There is no principle of artistic freedom at stake here. The only principle at stake is that Israel’s alleged crimes and brutality must be exposed. Oscar Eustis, the artistic director of the Public Theater, said of Roth’s firing, “The Non Profit theater world can’t exist and can’t fulfill its function, unless there is some degree of protection not only for freedom of expression, but for the freedom to encourage dissent and debate-thats why we’re not the commercial theater.” But for some reason this demand for dissent and debate is only being made of Jews.
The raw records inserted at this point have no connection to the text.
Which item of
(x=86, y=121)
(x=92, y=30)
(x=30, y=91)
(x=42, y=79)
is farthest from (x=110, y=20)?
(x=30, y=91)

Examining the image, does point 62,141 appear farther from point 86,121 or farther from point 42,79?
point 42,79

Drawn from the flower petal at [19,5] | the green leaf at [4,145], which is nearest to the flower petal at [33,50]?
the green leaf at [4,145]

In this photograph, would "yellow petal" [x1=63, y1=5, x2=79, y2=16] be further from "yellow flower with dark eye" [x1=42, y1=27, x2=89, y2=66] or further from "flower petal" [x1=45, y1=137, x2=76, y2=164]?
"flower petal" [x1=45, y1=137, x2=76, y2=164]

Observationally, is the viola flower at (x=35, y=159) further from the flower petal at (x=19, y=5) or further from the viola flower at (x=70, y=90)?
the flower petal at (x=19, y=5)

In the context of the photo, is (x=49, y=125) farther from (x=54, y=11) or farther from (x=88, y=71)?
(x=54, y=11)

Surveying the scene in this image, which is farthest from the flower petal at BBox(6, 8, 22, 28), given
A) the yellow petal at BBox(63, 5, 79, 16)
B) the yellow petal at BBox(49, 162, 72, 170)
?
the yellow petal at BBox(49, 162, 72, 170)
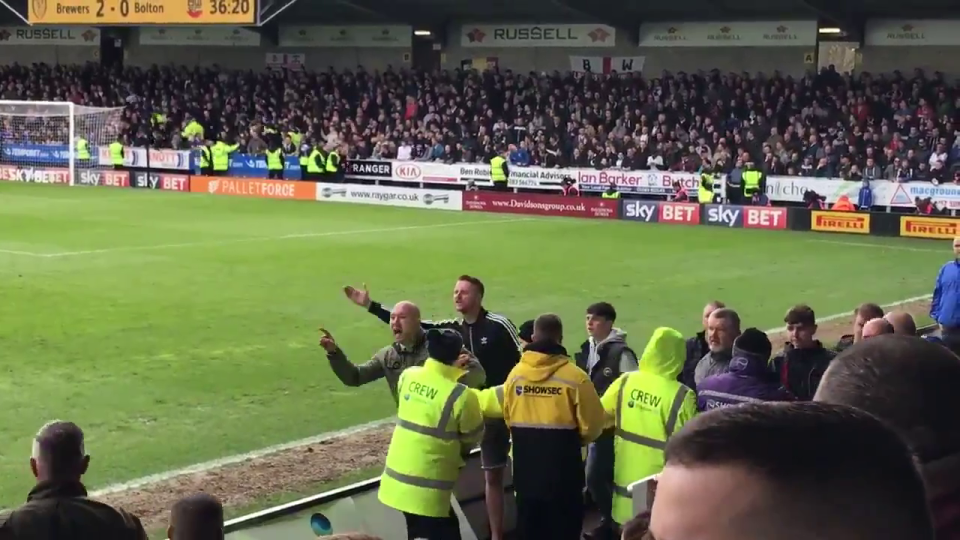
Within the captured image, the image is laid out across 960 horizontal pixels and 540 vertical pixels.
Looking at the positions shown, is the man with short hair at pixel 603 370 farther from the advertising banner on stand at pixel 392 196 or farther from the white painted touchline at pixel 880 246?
the advertising banner on stand at pixel 392 196

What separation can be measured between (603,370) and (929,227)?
74.2 feet

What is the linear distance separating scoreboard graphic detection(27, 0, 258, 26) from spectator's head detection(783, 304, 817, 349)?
2973 centimetres

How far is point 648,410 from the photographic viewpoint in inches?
254

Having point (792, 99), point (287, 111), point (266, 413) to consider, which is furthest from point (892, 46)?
point (266, 413)

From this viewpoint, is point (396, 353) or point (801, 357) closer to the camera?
point (396, 353)

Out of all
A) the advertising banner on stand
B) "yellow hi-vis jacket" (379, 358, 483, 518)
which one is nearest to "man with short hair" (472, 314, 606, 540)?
"yellow hi-vis jacket" (379, 358, 483, 518)

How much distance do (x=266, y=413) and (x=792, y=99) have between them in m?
29.5

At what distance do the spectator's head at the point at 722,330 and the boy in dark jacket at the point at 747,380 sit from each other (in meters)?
1.23

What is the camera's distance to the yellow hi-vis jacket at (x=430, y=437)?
6.25 m

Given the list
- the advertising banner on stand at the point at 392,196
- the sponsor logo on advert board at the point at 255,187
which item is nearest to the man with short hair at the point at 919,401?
the advertising banner on stand at the point at 392,196

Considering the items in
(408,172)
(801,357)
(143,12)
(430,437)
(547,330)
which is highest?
(143,12)

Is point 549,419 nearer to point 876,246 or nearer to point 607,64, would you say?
point 876,246

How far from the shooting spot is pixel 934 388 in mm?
1853

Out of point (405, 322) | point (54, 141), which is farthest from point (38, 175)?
point (405, 322)
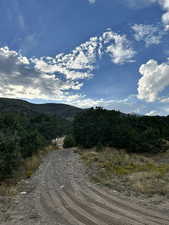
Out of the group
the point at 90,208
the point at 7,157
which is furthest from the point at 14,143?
the point at 90,208

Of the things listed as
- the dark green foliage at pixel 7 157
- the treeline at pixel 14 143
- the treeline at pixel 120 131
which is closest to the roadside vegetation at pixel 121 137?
the treeline at pixel 120 131

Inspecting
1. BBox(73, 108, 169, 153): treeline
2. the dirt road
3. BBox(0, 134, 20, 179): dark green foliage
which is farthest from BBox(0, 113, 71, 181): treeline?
BBox(73, 108, 169, 153): treeline

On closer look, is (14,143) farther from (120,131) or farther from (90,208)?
(120,131)

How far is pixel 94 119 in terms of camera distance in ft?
117

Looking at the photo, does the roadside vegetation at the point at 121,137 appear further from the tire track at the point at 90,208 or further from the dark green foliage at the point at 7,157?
the tire track at the point at 90,208

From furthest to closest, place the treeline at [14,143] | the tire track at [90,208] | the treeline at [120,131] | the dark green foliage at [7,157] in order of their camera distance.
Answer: the treeline at [120,131]
the treeline at [14,143]
the dark green foliage at [7,157]
the tire track at [90,208]

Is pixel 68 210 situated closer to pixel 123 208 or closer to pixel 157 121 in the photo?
pixel 123 208

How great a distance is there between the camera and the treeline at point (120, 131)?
1182 inches

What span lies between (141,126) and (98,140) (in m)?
8.48

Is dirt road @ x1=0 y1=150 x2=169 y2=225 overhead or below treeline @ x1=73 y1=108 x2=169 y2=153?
below

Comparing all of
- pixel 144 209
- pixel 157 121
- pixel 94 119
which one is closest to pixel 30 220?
pixel 144 209

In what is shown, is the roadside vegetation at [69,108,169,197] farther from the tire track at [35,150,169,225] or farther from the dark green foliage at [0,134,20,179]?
the tire track at [35,150,169,225]

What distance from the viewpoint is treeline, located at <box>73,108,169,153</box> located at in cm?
3002

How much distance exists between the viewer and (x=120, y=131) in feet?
100
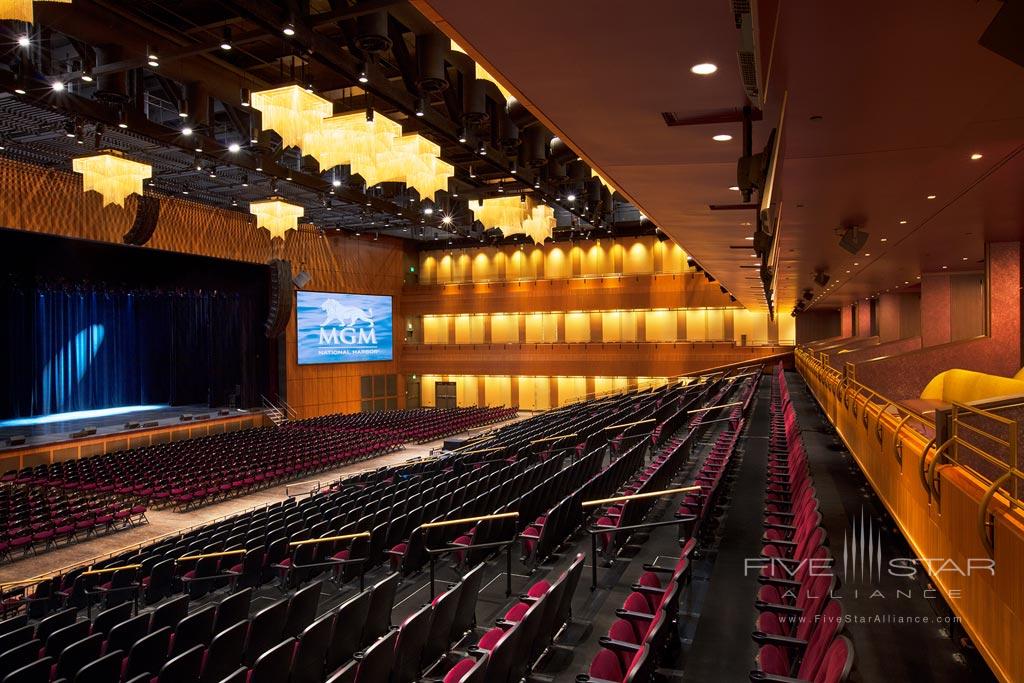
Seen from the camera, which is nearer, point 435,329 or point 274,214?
point 274,214

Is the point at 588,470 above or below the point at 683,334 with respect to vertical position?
below

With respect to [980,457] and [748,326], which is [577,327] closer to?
[748,326]

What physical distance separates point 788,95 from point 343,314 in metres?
Answer: 24.6

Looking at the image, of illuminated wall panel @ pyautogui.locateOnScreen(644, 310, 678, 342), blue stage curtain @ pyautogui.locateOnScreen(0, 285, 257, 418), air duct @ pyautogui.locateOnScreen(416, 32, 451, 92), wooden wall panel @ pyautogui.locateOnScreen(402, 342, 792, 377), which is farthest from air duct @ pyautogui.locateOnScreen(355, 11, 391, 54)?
illuminated wall panel @ pyautogui.locateOnScreen(644, 310, 678, 342)

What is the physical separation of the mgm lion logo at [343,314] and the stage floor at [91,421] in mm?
5071

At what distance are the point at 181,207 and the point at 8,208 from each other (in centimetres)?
477

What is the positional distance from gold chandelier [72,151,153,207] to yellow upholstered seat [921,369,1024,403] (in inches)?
510

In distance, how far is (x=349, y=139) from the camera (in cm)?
1034

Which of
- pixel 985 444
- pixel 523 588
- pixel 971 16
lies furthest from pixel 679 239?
pixel 971 16

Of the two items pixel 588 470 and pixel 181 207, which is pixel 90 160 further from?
pixel 588 470

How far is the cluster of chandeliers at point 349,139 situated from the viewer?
9.38 m

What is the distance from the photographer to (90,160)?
11820 millimetres

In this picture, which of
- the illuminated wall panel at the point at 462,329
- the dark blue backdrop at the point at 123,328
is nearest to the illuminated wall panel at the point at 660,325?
the illuminated wall panel at the point at 462,329

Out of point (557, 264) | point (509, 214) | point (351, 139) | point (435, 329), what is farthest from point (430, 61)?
point (435, 329)
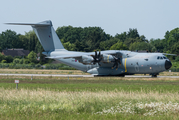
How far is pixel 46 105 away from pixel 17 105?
1.64m

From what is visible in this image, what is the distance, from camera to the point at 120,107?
49.9 ft

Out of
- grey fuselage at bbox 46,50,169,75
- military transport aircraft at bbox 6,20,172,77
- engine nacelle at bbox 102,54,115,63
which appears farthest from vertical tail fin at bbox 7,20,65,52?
engine nacelle at bbox 102,54,115,63

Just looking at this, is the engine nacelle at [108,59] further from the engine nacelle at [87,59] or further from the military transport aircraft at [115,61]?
the engine nacelle at [87,59]

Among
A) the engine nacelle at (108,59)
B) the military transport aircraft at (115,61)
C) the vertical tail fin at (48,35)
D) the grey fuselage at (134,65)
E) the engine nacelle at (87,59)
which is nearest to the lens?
the grey fuselage at (134,65)

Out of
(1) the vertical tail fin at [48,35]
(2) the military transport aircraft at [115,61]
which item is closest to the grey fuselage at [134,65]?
(2) the military transport aircraft at [115,61]

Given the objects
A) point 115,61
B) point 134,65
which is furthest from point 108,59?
point 134,65

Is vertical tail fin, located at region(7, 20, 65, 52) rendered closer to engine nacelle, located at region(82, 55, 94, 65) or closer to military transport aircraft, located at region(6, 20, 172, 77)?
military transport aircraft, located at region(6, 20, 172, 77)

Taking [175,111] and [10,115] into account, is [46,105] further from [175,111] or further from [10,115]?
[175,111]

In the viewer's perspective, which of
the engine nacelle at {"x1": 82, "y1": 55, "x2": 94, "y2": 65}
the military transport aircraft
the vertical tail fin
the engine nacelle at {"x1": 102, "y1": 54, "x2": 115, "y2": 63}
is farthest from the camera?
the vertical tail fin

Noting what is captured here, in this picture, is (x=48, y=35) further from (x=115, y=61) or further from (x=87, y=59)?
(x=115, y=61)

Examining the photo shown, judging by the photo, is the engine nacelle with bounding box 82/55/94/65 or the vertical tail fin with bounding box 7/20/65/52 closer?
the engine nacelle with bounding box 82/55/94/65

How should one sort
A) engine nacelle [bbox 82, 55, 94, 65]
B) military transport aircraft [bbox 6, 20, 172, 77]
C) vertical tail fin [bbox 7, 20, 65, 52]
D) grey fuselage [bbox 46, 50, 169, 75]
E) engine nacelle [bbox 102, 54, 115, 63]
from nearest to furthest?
grey fuselage [bbox 46, 50, 169, 75], military transport aircraft [bbox 6, 20, 172, 77], engine nacelle [bbox 102, 54, 115, 63], engine nacelle [bbox 82, 55, 94, 65], vertical tail fin [bbox 7, 20, 65, 52]

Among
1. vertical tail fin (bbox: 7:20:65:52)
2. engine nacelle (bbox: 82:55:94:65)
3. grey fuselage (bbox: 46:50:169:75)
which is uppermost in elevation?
vertical tail fin (bbox: 7:20:65:52)

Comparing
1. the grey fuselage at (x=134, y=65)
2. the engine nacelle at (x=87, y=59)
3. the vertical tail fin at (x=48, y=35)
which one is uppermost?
the vertical tail fin at (x=48, y=35)
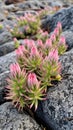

In 2004, in the midst of a heated presidential election, Eustis’ Public Theater ran Tim Robbins’ virulently anti-George W Bush play, “Embedded.” Shockingly, despite Eustis’ words about the value of dissent and debate, no pro-Bush or anti-Kerry works were programmed that season. Likewise, no feminist theater companies are being scolded for not producing pro-life plays, and no LGTBQ theater companies are being admonished for not doing work that questions gay marriage. But Jews? Well, they have a responsibility to tell all sides of the story, and if they don’t, it’s censorship.

No One Should Be Forced to Smite Himself

Here you have most of the American nonprofit theater community telling a Jewish community center that it does not have the right to fire its own theater’s artistic director. Why? Because, regardless of what the DCJCC’s policies or interests are, as an artistic institution, specifically a Jewish artistic institution, they are supposedly obliged to produce Progressive propaganda as part of an “open conversation.” This is ridiculous. The DCJCC has every right to decide what they will or will not produce. There is nothing wrong with them deciding not to produce work they find unfairly critical of Israel. There is also nothing wrong with any of the undersigned theater companies deciding to produce those works.

Is this really how we want federal arts funding to be spent? To bully Jewish community centers into producing work they feel undermines Israel?

This letter is a not-so-subtle attempt to tell Jews to kick up the self-loathing and just accept that they have become the bad guys again. Just as Shylock’s greed blinded him to the suffering he caused in “The Merchant of Venice,” the work championed by Roth often presented Israel and its supporters as blind to its own alleged crimes. For the nation’s theaters to demand that Jews produce anti-Israel work in their own theater is insulting. Theater J has bent over backwards for decades to program politically diverse work. Its efforts in promoting diverse perspectives put to shame each and every one of the theater companies arrogantly criticizing it.

In creating this special rule for Jewish theater, the nonprofit theater community is betraying not only its hypocrisy, but a troubling disrespect for Jews and their concerns. It’s plain as day that the social justice warriors programming seasons for the nation’s biggest theaters are not holding themselves to the standard of “showing all sides.” They don’t even pretend to.

The 90 companies that signed this awful letter to the DCJCC collect millions upon millions of dollars from taxpayers, both in direct grants and tax-deductible donations. Is this really how we want federal arts funding to be spent? To bully Jewish community centers into producing work they feel undermines Israel? The next Congress needs to take a hard look at what its arts spending is really promoting. In the meantime, Jewish theater producers beware: the nonprofit American theater community is watching you.